**** INFORMATION
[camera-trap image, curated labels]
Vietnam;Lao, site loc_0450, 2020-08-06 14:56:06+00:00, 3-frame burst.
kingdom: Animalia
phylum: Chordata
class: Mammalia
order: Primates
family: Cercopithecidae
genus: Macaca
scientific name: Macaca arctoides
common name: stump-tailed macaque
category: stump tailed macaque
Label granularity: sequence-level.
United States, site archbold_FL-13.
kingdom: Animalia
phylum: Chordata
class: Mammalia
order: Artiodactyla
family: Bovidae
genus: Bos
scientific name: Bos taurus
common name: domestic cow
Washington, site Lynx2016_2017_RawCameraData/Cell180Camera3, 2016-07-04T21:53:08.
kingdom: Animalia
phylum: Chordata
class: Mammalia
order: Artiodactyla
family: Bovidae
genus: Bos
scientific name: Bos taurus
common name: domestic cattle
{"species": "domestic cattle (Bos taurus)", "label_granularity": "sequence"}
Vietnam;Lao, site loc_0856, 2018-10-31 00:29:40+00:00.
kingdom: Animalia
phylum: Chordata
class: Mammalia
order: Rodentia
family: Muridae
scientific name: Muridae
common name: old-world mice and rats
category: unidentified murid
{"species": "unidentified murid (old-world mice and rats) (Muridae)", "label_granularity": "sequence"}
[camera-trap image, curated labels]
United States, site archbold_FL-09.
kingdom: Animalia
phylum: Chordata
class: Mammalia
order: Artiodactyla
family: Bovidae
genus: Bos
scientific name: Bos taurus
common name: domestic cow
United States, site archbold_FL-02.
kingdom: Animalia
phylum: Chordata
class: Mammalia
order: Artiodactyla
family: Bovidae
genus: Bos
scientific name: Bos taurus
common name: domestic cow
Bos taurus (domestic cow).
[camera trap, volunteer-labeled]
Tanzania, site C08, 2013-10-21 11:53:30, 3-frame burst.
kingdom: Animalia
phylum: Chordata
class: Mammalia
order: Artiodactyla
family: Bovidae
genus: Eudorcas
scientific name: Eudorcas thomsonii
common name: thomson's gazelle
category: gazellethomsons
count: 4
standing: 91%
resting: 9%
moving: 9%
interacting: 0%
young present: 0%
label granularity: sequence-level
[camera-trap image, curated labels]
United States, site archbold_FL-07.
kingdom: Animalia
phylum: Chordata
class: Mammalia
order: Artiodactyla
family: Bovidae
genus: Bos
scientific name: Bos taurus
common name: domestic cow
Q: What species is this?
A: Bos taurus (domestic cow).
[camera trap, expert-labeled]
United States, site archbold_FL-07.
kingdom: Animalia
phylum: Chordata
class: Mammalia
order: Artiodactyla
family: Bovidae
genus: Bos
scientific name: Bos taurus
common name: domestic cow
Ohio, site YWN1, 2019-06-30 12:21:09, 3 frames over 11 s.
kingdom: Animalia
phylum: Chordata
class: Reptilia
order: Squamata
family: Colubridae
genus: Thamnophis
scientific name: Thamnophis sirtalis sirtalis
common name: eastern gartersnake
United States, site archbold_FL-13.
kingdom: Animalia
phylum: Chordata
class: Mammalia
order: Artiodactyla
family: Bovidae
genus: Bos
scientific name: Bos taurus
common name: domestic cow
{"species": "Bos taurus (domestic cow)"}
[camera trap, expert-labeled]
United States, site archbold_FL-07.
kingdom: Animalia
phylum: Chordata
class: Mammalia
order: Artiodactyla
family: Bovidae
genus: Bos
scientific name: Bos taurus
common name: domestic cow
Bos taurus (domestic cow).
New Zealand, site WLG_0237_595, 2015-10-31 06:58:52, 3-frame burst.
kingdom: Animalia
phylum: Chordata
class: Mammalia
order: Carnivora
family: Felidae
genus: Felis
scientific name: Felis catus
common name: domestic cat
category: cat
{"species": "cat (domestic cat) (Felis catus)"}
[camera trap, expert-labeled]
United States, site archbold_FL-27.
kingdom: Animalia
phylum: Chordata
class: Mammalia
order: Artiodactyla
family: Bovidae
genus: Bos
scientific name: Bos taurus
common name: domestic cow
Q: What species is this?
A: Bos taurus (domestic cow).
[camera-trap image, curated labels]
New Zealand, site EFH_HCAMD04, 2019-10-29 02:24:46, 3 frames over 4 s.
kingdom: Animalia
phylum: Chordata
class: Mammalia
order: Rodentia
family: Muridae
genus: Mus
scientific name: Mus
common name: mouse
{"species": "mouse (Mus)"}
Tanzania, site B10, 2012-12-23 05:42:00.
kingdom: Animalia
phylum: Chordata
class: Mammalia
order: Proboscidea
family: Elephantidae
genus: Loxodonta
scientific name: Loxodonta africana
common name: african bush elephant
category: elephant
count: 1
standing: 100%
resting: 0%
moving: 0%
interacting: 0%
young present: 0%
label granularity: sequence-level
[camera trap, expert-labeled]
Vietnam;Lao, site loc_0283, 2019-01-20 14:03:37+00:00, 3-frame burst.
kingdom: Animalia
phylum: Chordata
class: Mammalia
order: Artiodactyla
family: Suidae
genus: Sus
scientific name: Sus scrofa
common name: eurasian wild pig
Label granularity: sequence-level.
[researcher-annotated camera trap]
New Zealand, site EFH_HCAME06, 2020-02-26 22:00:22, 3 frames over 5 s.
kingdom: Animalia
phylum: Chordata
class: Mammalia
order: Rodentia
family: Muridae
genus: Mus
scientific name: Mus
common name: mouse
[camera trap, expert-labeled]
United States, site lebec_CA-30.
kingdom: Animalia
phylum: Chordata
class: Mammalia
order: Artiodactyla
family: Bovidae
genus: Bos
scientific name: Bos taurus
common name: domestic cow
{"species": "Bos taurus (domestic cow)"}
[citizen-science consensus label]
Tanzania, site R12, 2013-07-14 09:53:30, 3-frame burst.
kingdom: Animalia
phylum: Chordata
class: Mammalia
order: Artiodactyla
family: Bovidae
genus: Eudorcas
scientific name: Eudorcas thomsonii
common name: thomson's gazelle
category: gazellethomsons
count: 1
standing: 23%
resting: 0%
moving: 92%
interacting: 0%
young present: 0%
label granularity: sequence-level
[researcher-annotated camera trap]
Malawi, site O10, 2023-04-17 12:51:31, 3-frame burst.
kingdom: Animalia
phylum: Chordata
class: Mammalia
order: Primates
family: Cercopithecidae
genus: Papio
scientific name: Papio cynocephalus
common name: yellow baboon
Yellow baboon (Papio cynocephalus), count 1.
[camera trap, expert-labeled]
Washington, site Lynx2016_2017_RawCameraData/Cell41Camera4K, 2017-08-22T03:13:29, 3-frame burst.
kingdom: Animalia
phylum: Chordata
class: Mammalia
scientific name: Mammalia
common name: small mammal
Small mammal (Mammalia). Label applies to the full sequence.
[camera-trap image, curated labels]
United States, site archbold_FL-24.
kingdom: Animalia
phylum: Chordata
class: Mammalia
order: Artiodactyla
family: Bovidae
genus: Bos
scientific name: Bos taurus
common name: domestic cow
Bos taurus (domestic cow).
********
Nothing is to be left out; every record above must be repeated exactly.

[camera-trap image, curated labels]
Vietnam;Lao, site loc_0450, 2020-08-06 14:56:06+00:00, 3-frame burst.
kingdom: Animalia
phylum: Chordata
class: Mammalia
order: Primates
family: Cercopithecidae
genus: Macaca
scientific name: Macaca arctoides
common name: stump-tailed macaque
category: stump tailed macaque
Label granularity: sequence-level.
United States, site archbold_FL-13.
kingdom: Animalia
phylum: Chordata
class: Mammalia
order: Artiodactyla
family: Bovidae
genus: Bos
scientific name: Bos taurus
common name: domestic cow
Washington, site Lynx2016_2017_RawCameraData/Cell180Camera3, 2016-07-04T21:53:08.
kingdom: Animalia
phylum: Chordata
class: Mammalia
order: Artiodactyla
family: Bovidae
genus: Bos
scientific name: Bos taurus
common name: domestic cattle
{"species": "domestic cattle (Bos taurus)", "label_granularity": "sequence"}
Vietnam;Lao, site loc_0856, 2018-10-31 00:29:40+00:00.
kingdom: Animalia
phylum: Chordata
class: Mammalia
order: Rodentia
family: Muridae
scientific name: Muridae
common name: old-world mice and rats
category: unidentified murid
{"species": "unidentified murid (old-world mice and rats) (Muridae)", "label_granularity": "sequence"}
[camera-trap image, curated labels]
United States, site archbold_FL-09.
kingdom: Animalia
phylum: Chordata
class: Mammalia
order: Artiodactyla
family: Bovidae
genus: Bos
scientific name: Bos taurus
common name: domestic cow
United States, site archbold_FL-02.
kingdom: Animalia
phylum: Chordata
class: Mammalia
order: Artiodactyla
family: Bovidae
genus: Bos
scientific name: Bos taurus
common name: domestic cow
Bos taurus (domestic cow).
[camera trap, volunteer-labeled]
Tanzania, site C08, 2013-10-21 11:53:30, 3-frame burst.
kingdom: Animalia
phylum: Chordata
class: Mammalia
order: Artiodactyla
family: Bovidae
genus: Eudorcas
scientific name: Eudorcas thomsonii
common name: thomson's gazelle
category: gazellethomsons
count: 4
standing: 91%
resting: 9%
moving: 9%
interacting: 0%
young present: 0%
label granularity: sequence-level
[camera-trap image, curated labels]
United States, site archbold_FL-07.
kingdom: Animalia
phylum: Chordata
class: Mammalia
order: Artiodactyla
family: Bovidae
genus: Bos
scientific name: Bos taurus
common name: domestic cow
Q: What species is this?
A: Bos taurus (domestic cow).
[camera trap, expert-labeled]
United States, site archbold_FL-07.
kingdom: Animalia
phylum: Chordata
class: Mammalia
order: Artiodactyla
family: Bovidae
genus: Bos
scientific name: Bos taurus
common name: domestic cow
Ohio, site YWN1, 2019-06-30 12:21:09, 3 frames over 11 s.
kingdom: Animalia
phylum: Chordata
class: Reptilia
order: Squamata
family: Colubridae
genus: Thamnophis
scientific name: Thamnophis sirtalis sirtalis
common name: eastern gartersnake
United States, site archbold_FL-13.
kingdom: Animalia
phylum: Chordata
class: Mammalia
order: Artiodactyla
family: Bovidae
genus: Bos
scientific name: Bos taurus
common name: domestic cow
{"species": "Bos taurus (domestic cow)"}
[camera trap, expert-labeled]
United States, site archbold_FL-07.
kingdom: Animalia
phylum: Chordata
class: Mammalia
order: Artiodactyla
family: Bovidae
genus: Bos
scientific name: Bos taurus
common name: domestic cow
Bos taurus (domestic cow).
New Zealand, site WLG_0237_595, 2015-10-31 06:58:52, 3-frame burst.
kingdom: Animalia
phylum: Chordata
class: Mammalia
order: Carnivora
family: Felidae
genus: Felis
scientific name: Felis catus
common name: domestic cat
category: cat
{"species": "cat (domestic cat) (Felis catus)"}
[camera trap, expert-labeled]
United States, site archbold_FL-27.
kingdom: Animalia
phylum: Chordata
class: Mammalia
order: Artiodactyla
family: Bovidae
genus: Bos
scientific name: Bos taurus
common name: domestic cow
Q: What species is this?
A: Bos taurus (domestic cow).
[camera-trap image, curated labels]
New Zealand, site EFH_HCAMD04, 2019-10-29 02:24:46, 3 frames over 4 s.
kingdom: Animalia
phylum: Chordata
class: Mammalia
order: Rodentia
family: Muridae
genus: Mus
scientific name: Mus
common name: mouse
{"species": "mouse (Mus)"}
Tanzania, site B10, 2012-12-23 05:42:00.
kingdom: Animalia
phylum: Chordata
class: Mammalia
order: Proboscidea
family: Elephantidae
genus: Loxodonta
scientific name: Loxodonta africana
common name: african bush elephant
category: elephant
count: 1
standing: 100%
resting: 0%
moving: 0%
interacting: 0%
young present: 0%
label granularity: sequence-level
[camera trap, expert-labeled]
Vietnam;Lao, site loc_0283, 2019-01-20 14:03:37+00:00, 3-frame burst.
kingdom: Animalia
phylum: Chordata
class: Mammalia
order: Artiodactyla
family: Suidae
genus: Sus
scientific name: Sus scrofa
common name: eurasian wild pig
Label granularity: sequence-level.
[researcher-annotated camera trap]
New Zealand, site EFH_HCAME06, 2020-02-26 22:00:22, 3 frames over 5 s.
kingdom: Animalia
phylum: Chordata
class: Mammalia
order: Rodentia
family: Muridae
genus: Mus
scientific name: Mus
common name: mouse
[camera trap, expert-labeled]
United States, site lebec_CA-30.
kingdom: Animalia
phylum: Chordata
class: Mammalia
order: Artiodactyla
family: Bovidae
genus: Bos
scientific name: Bos taurus
common name: domestic cow
{"species": "Bos taurus (domestic cow)"}
[citizen-science consensus label]
Tanzania, site R12, 2013-07-14 09:53:30, 3-frame burst.
kingdom: Animalia
phylum: Chordata
class: Mammalia
order: Artiodactyla
family: Bovidae
genus: Eudorcas
scientific name: Eudorcas thomsonii
common name: thomson's gazelle
category: gazellethomsons
count: 1
standing: 23%
resting: 0%
moving: 92%
interacting: 0%
young present: 0%
label granularity: sequence-level
[researcher-annotated camera trap]
Malawi, site O10, 2023-04-17 12:51:31, 3-frame burst.
kingdom: Animalia
phylum: Chordata
class: Mammalia
order: Primates
family: Cercopithecidae
genus: Papio
scientific name: Papio cynocephalus
common name: yellow baboon
Yellow baboon (Papio cynocephalus), count 1.
[camera trap, expert-labeled]
Washington, site Lynx2016_2017_RawCameraData/Cell41Camera4K, 2017-08-22T03:13:29, 3-frame burst.
kingdom: Animalia
phylum: Chordata
class: Mammalia
scientific name: Mammalia
common name: small mammal
Small mammal (Mammalia). Label applies to the full sequence.
[camera-trap image, curated labels]
United States, site archbold_FL-24.
kingdom: Animalia
phylum: Chordata
class: Mammalia
order: Artiodactyla
family: Bovidae
genus: Bos
scientific name: Bos taurus
common name: domestic cow
Bos taurus (domestic cow).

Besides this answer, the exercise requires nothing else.